Куда ушли объективно-сдержанный тон, «отстраненность» лирики, обостренность контрастов, конструктивная четкость в построении цикла, свойственные исполнению пианистом сонат австрийского художника в 50-е и 60-е годы (тогда были сделаны записи этих сочинений)?

В тот майский вечер Рихтер словно воспринял и передал нам феномен Шуберта во всей его глубинной полноте: Шуберта, радующего непосредственностью ребенка, и Шуберта, поражающего мудростью зрелости, Шуберта с ясным взглядом на мир и Шуберта, прошедшего через безысходность отчаяния, Шуберта, поющего и Шуберта декламирующего. Пусть не покажется странным, но все эти пласты возникали в играемой музыке не только последовательно, но и в одновременности, то есть не только улавливались по горизонтали, но как бы постоянно выстраивались в невидимую нематериализованную вертикаль.

На том концерте Рихтер воочию доказал нам, что музыка (в частности, Шуберта вне всякого сомнения) «рождается в простой, безобидной и неоскорбляемой части нашей души... в охране этого родника не участвуют ни добро, ни зло: эта радость жизни находится по ту сторону добра и зла» (М. Пришвин. О поэзии).

Каким теплым и сокровенным тоном было пронизано исполнение медленной музыки, произносимой вполголоса. Она удивляла непосредственностью фразоведения, ажурным плетением поющей фактуры, бесконечно меняющейся и вместе с тем радующей узнаваемостью; то же в быстрой музыке, текущей, подобно говорящему ручейку в знаменитом вокальном цикле композитора, поражавшей бисерностью и отточенностью техники (но тихой, незаметной!), эластичностью, плавностью поэтизированных танцевальных рисунков. Ни одного «открытого» скачка, полное отсутствие «прямых углов» в интонационной графике! Даже forte всегда туттийно, объемно, как в стройно поющем ансамбле.

#### ЗАДАНИЯ
A – Пожалуйста, перепишите часть фрагмента о концерте Рихтера, начиная со слов «В тот майский» и заканчивая словами «невидимую нематериализованную вертикаль.» включительно.
B – Из какого произведения Пришвина взята цитата во фрагменте о концерте Рихтера?
Опирайтесь только на фрагмент о концерте Рихтера.

#### ПРИЛОЖЕННЫЕ МАТЕРИАЛЫ

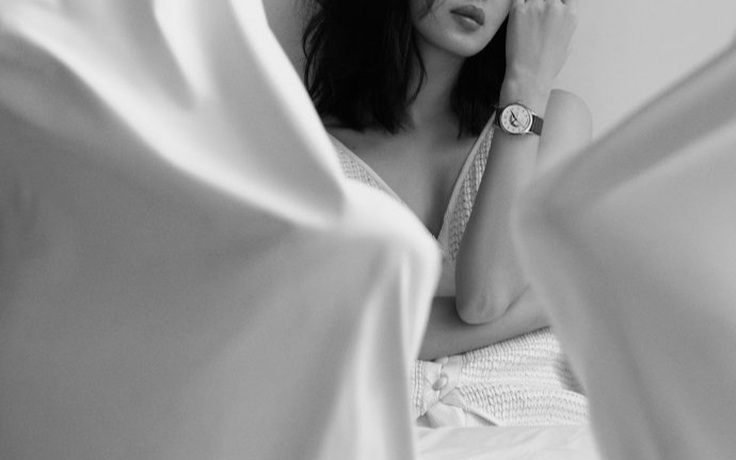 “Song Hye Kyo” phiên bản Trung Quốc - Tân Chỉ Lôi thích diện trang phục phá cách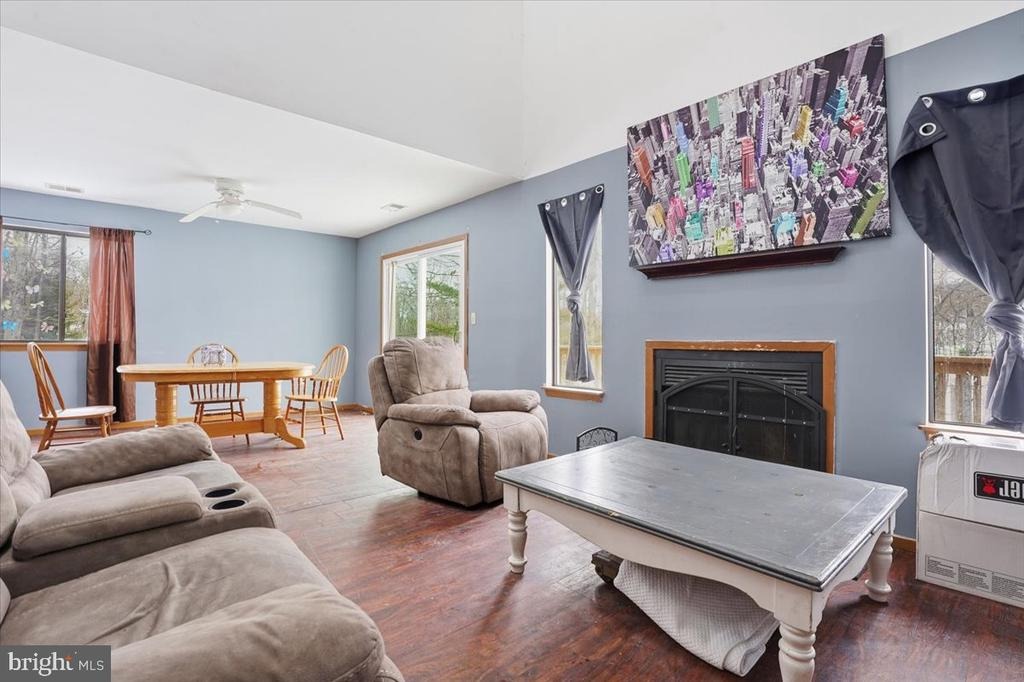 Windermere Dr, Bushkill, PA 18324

#### ОТВЕТЫ НА ЗАДАНИЯ
A –
В тот майский вечер Рихтер словно воспринял и передал нам феномен Шуберта во всей его глубинной полноте: Шуберта, радующего непосредственностью ребенка, и Шуберта, поражающего мудростью зрелости, Шуберта с ясным взглядом на мир и Шуберта, прошедшего через безысходность отчаяния, Шуберта, поющего и Шуберта декламирующего. Пусть не покажется странным, но все эти пласты возникали в играемой музыке не только последовательно, но и в одновременности, то есть не только улавливались по горизонтали, но как бы постоянно выстраивались в невидимую нематериализованную вертикаль.

B – Из «О поэзии».